▶ **Work instructions**:
Nothing after the line containing "Gucci Perforated Calfskin" belongs in the answer; write out exactly every line from the start of the material up to it, including it.

▶ **Data**:

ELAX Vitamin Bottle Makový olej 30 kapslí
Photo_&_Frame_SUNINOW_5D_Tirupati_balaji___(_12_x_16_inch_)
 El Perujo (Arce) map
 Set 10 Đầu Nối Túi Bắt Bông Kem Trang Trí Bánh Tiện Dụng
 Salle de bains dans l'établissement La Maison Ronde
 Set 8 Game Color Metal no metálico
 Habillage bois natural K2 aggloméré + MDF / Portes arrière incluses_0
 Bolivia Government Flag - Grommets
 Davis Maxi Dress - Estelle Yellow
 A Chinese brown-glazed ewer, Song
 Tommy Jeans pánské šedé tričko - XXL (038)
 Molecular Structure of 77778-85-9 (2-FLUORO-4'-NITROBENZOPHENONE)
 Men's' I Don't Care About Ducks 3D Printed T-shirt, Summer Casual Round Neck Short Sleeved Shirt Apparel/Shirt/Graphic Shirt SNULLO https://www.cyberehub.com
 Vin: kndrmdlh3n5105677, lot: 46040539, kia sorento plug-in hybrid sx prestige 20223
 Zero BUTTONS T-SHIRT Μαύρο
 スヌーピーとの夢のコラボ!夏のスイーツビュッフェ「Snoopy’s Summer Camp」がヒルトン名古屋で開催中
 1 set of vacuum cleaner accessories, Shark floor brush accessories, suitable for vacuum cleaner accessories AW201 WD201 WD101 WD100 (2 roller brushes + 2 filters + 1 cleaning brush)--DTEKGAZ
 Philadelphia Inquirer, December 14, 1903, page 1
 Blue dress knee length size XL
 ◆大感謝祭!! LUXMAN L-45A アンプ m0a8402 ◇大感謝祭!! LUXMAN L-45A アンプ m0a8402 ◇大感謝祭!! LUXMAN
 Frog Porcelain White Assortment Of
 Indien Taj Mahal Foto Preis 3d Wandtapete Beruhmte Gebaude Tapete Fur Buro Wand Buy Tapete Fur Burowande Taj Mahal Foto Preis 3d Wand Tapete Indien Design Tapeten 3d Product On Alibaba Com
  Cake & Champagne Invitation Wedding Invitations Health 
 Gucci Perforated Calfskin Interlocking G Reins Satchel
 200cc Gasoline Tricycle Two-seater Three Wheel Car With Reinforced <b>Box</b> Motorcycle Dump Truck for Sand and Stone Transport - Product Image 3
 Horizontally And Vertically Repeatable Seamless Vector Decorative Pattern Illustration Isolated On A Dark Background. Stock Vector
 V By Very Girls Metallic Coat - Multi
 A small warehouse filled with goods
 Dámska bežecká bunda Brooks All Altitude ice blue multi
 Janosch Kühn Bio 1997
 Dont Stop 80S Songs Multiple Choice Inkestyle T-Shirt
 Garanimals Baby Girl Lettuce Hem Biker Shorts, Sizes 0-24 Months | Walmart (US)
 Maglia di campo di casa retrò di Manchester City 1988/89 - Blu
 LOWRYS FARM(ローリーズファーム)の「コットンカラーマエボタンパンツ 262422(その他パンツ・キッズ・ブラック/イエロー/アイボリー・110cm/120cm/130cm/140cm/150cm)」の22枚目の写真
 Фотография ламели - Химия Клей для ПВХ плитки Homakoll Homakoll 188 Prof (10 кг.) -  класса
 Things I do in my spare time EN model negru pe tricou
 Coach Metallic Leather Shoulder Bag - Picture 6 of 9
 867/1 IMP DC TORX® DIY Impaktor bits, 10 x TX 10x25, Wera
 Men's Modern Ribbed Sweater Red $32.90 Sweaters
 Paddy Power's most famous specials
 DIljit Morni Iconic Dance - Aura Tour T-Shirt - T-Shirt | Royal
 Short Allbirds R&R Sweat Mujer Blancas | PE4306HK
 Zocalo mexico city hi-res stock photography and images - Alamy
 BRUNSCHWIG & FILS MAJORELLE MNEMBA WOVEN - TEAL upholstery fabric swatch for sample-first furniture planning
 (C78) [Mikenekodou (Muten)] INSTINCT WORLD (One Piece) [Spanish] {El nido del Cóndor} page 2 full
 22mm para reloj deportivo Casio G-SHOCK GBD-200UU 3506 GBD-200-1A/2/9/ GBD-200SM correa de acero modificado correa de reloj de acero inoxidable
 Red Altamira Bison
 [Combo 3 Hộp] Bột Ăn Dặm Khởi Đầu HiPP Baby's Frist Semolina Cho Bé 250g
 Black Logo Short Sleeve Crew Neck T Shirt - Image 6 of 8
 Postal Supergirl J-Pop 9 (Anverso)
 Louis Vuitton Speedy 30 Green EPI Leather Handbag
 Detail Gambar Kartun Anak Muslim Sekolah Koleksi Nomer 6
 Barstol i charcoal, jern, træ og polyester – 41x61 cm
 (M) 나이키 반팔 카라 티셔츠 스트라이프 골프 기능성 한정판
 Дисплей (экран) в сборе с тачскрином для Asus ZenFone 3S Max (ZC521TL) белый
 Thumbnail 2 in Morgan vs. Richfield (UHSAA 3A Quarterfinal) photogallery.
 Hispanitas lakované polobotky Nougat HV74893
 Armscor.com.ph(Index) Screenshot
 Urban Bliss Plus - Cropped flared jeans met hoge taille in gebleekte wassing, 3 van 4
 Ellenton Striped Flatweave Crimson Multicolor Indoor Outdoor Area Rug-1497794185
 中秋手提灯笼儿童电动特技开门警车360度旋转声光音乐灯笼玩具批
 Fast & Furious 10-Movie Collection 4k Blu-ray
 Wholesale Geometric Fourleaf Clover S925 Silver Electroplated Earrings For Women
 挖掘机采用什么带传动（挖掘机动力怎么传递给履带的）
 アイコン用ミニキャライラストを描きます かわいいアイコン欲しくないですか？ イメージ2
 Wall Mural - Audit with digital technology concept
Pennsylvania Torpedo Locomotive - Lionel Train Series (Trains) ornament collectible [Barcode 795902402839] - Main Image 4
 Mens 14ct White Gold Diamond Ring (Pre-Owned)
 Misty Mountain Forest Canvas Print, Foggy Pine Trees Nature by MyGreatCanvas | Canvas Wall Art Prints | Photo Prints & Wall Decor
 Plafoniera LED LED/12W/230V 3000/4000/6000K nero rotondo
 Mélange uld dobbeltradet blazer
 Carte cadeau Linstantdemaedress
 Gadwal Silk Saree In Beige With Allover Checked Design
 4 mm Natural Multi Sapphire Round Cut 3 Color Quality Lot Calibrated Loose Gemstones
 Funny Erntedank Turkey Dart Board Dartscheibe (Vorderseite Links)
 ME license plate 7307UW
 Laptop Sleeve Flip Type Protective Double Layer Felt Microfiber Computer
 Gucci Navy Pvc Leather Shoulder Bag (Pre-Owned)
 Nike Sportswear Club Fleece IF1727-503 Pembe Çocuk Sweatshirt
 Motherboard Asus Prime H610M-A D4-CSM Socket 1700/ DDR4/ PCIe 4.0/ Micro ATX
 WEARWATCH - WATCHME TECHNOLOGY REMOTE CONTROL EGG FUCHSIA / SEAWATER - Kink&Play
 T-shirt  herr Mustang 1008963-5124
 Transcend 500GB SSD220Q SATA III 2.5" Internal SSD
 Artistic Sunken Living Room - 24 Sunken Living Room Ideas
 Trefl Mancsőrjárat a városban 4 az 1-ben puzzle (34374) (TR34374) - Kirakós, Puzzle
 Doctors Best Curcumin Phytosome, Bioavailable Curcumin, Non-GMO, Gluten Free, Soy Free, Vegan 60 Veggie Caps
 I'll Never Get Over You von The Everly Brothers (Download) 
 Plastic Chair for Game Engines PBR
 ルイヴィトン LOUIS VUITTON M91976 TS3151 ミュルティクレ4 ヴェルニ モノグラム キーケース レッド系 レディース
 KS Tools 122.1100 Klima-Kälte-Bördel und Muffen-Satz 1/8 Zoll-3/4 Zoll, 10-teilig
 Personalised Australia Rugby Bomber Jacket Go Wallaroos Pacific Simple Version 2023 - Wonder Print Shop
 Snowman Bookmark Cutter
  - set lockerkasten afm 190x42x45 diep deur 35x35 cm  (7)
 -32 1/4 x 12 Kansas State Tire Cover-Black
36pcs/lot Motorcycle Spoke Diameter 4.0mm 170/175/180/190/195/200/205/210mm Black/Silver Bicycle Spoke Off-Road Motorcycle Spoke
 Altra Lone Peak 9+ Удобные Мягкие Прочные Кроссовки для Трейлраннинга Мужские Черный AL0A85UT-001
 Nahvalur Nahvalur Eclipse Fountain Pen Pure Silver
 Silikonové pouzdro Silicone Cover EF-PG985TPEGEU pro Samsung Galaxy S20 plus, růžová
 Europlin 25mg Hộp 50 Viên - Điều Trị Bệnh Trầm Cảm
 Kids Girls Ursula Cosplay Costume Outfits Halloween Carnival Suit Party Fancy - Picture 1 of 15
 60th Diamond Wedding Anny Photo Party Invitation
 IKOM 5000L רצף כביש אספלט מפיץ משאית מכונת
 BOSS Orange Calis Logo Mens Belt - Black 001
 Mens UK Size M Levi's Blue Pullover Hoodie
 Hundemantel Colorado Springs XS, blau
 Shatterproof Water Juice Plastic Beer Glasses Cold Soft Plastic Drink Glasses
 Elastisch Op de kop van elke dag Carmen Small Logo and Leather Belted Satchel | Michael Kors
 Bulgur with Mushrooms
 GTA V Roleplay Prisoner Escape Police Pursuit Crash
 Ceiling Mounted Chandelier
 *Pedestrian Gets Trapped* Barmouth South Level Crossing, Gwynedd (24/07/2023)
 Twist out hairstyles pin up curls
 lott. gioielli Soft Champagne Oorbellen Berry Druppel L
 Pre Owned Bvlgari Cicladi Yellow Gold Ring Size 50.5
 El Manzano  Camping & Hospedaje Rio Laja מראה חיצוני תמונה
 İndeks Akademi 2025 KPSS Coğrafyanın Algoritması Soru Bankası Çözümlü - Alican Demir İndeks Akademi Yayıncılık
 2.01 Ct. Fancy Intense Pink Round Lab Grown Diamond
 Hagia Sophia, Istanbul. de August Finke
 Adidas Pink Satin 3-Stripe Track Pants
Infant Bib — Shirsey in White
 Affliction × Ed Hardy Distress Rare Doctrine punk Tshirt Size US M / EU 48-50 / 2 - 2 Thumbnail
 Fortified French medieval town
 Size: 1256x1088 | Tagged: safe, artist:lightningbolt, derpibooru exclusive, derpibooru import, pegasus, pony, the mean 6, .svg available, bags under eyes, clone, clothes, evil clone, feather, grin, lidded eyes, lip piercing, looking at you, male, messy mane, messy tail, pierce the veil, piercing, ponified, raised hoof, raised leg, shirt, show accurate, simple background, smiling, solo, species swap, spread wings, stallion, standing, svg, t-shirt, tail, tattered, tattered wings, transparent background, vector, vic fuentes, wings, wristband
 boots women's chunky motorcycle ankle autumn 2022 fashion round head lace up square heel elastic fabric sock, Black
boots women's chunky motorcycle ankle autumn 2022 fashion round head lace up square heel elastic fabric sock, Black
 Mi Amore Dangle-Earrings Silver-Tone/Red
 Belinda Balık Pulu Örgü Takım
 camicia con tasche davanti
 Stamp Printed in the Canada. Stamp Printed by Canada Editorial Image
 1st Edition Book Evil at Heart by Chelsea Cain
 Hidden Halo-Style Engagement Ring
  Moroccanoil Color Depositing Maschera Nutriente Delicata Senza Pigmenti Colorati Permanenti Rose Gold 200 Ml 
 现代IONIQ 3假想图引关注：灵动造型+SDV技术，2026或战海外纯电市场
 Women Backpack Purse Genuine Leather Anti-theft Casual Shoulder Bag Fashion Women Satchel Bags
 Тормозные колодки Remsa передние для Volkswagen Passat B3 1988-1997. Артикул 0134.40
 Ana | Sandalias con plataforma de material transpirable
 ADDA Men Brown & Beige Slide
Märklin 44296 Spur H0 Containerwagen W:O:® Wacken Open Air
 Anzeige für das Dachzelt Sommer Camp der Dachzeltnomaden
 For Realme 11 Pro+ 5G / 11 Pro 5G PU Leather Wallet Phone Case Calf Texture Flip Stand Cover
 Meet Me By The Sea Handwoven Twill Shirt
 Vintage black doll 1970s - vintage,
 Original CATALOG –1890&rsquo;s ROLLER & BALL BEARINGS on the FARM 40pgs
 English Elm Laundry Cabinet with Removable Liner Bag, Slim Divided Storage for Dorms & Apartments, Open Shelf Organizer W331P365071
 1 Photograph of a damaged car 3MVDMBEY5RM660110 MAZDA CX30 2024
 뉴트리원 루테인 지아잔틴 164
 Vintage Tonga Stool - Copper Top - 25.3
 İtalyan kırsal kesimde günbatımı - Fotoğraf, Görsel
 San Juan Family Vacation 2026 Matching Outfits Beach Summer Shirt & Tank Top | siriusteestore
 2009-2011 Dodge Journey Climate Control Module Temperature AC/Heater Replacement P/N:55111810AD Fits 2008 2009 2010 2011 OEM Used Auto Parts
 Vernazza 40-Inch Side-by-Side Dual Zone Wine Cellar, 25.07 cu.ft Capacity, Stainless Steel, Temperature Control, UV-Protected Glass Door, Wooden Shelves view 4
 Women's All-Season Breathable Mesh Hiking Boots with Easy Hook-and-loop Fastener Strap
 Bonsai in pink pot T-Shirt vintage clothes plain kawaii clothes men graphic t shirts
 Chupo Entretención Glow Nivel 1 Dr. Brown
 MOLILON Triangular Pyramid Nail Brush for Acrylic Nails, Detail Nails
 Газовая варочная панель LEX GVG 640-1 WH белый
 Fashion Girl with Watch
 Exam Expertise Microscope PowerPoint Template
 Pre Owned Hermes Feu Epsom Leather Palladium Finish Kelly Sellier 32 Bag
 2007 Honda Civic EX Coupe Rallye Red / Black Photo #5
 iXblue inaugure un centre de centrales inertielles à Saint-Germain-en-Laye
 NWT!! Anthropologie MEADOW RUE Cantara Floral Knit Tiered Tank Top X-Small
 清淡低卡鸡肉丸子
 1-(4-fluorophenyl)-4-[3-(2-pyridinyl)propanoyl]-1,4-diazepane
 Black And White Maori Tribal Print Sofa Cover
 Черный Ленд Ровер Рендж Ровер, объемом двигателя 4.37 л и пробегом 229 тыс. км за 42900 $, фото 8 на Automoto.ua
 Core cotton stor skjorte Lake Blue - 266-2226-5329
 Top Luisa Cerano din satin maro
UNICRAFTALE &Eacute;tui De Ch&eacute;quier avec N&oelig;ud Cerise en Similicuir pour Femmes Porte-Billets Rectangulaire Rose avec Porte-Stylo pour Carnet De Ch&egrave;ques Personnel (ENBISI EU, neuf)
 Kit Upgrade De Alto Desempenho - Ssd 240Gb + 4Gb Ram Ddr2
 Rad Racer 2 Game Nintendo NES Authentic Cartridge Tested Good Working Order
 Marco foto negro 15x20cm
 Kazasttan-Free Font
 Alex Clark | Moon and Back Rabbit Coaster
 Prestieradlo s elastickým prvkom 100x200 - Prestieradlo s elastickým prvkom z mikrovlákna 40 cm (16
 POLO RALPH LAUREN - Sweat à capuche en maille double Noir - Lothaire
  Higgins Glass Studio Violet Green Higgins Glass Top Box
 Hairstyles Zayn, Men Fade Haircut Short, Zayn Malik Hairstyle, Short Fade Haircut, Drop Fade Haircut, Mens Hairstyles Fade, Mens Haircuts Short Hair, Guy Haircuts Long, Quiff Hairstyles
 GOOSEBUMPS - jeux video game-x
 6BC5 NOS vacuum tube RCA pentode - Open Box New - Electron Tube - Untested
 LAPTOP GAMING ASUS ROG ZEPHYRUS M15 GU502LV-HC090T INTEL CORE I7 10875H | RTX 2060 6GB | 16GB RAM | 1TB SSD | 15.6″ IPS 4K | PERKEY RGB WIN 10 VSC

▶ **Solution for this exercise**:
ELAX Vitamin Bottle Makový olej 30 kapslí
Photo_&_Frame_SUNINOW_5D_Tirupati_balaji___(_12_x_16_inch_)
 El Perujo (Arce) map
 Set 10 Đầu Nối Túi Bắt Bông Kem Trang Trí Bánh Tiện Dụng
 Salle de bains dans l'établissement La Maison Ronde
 Set 8 Game Color Metal no metálico
 Habillage bois natural K2 aggloméré + MDF / Portes arrière incluses_0
 Bolivia Government Flag - Grommets
 Davis Maxi Dress - Estelle Yellow
 A Chinese brown-glazed ewer, Song
 Tommy Jeans pánské šedé tričko - XXL (038)
 Molecular Structure of 77778-85-9 (2-FLUORO-4'-NITROBENZOPHENONE)
 Men's' I Don't Care About Ducks 3D Printed T-shirt, Summer Casual Round Neck Short Sleeved Shirt Apparel/Shirt/Graphic Shirt SNULLO https://www.cyberehub.com
 Vin: kndrmdlh3n5105677, lot: 46040539, kia sorento plug-in hybrid sx prestige 20223
 Zero BUTTONS T-SHIRT Μαύρο
 スヌーピーとの夢のコラボ!夏のスイーツビュッフェ「Snoopy’s Summer Camp」がヒルトン名古屋で開催中
 1 set of vacuum cleaner accessories, Shark floor brush accessories, suitable for vacuum cleaner accessories AW201 WD201 WD101 WD100 (2 roller brushes + 2 filters + 1 cleaning brush)--DTEKGAZ
 Philadelphia Inquirer, December 14, 1903, page 1
 Blue dress knee length size XL
 ◆大感謝祭!! LUXMAN L-45A アンプ m0a8402 ◇大感謝祭!! LUXMAN L-45A アンプ m0a8402 ◇大感謝祭!! LUXMAN
 Frog Porcelain White Assortment Of
 Indien Taj Mahal Foto Preis 3d Wandtapete Beruhmte Gebaude Tapete Fur Buro Wand Buy Tapete Fur Burowande Taj Mahal Foto Preis 3d Wand Tapete Indien Design Tapeten 3d Product On Alibaba Com
  Cake & Champagne Invitation Wedding Invitations Health 
 Gucci Perforated Calfskin Interlocking G Reins Satchel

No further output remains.